-- What the task requires --
Within the entries below, please return exactly the lines from the one with "知的財産経営の定着モデル" through the one with "Infographic: Barrett Confirmed", leaving out any pictures.

-- Data to process --
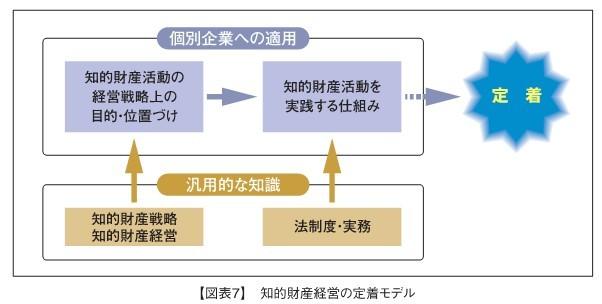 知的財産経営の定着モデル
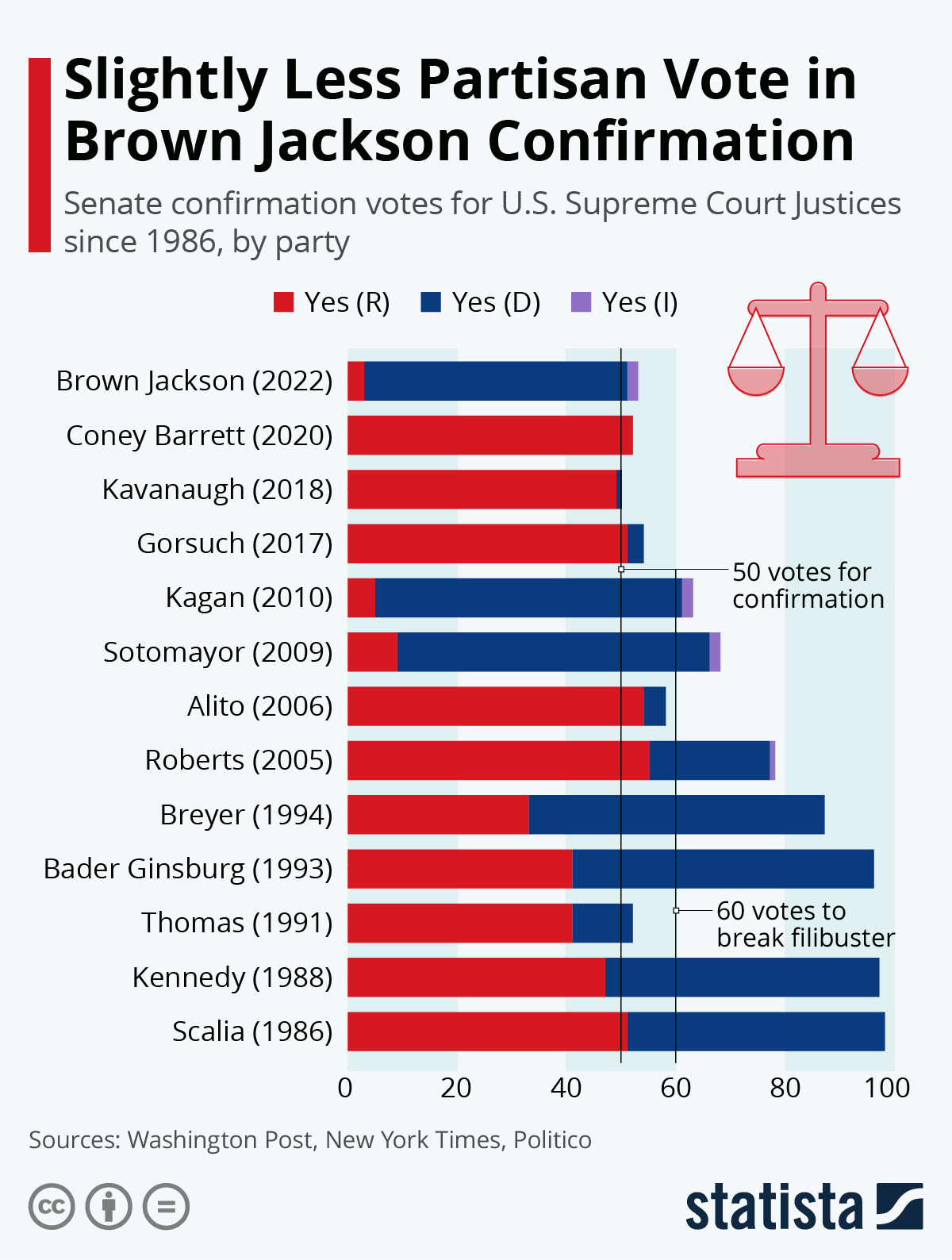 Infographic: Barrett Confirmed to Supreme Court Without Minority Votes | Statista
* * *
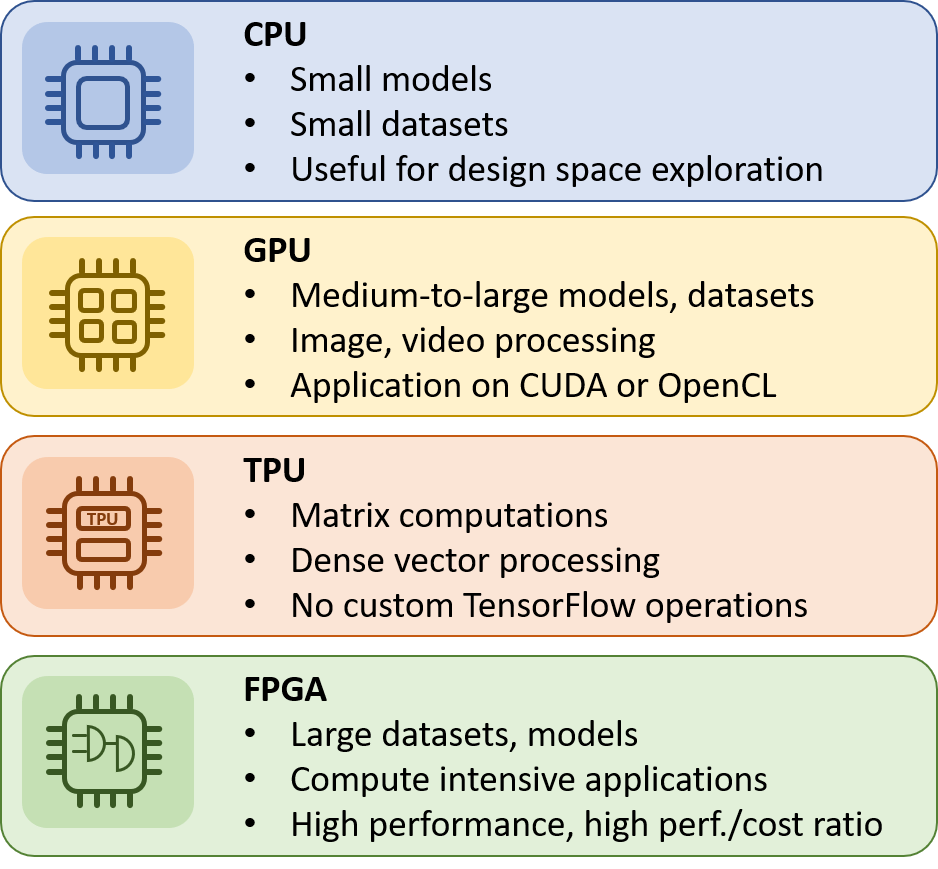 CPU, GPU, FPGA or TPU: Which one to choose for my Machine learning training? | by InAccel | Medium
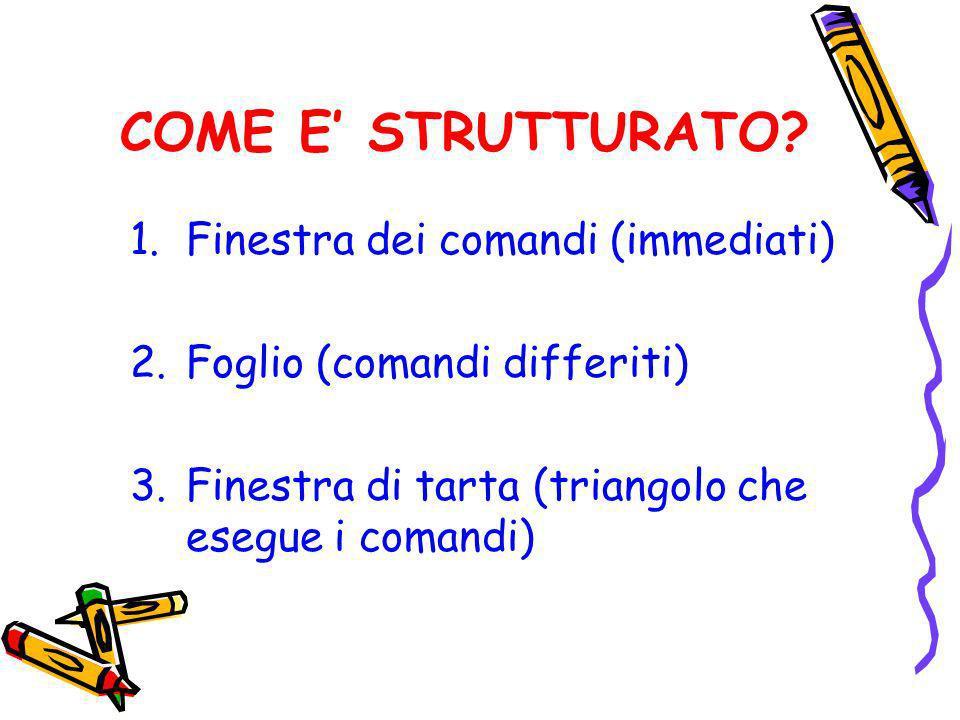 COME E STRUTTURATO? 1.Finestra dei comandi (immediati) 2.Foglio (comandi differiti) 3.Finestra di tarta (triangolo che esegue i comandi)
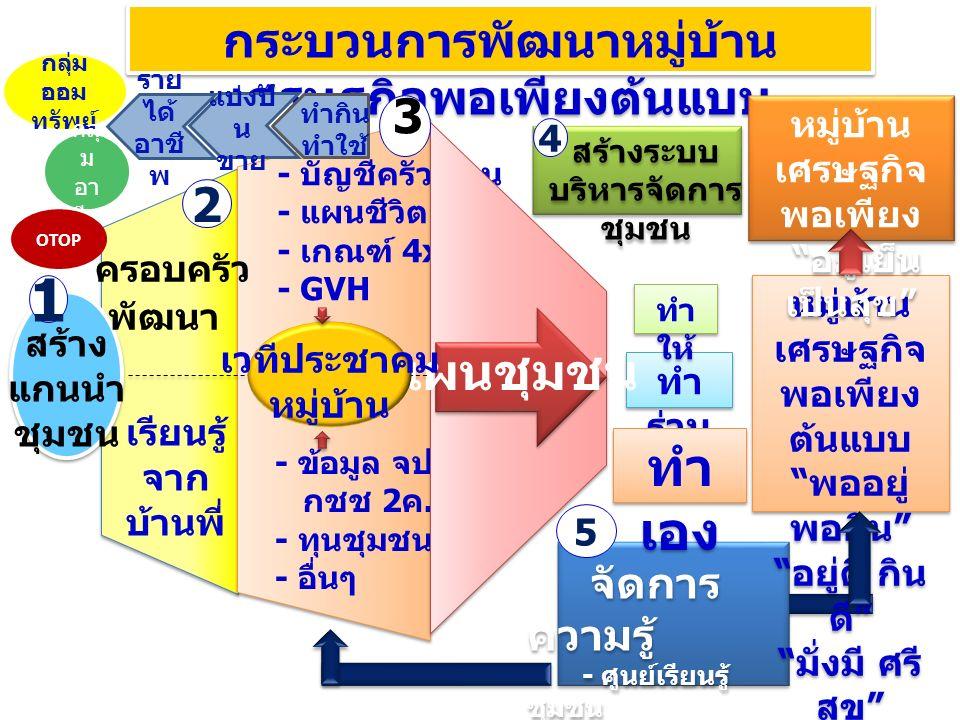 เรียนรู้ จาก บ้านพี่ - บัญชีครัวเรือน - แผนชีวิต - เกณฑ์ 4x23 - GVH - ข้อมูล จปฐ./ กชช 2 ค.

-- Answer to this task --
 知的財産経営の定着モデル
 Infographic: Barrett Confirmed to Supreme Court Without Minority Votes | Statista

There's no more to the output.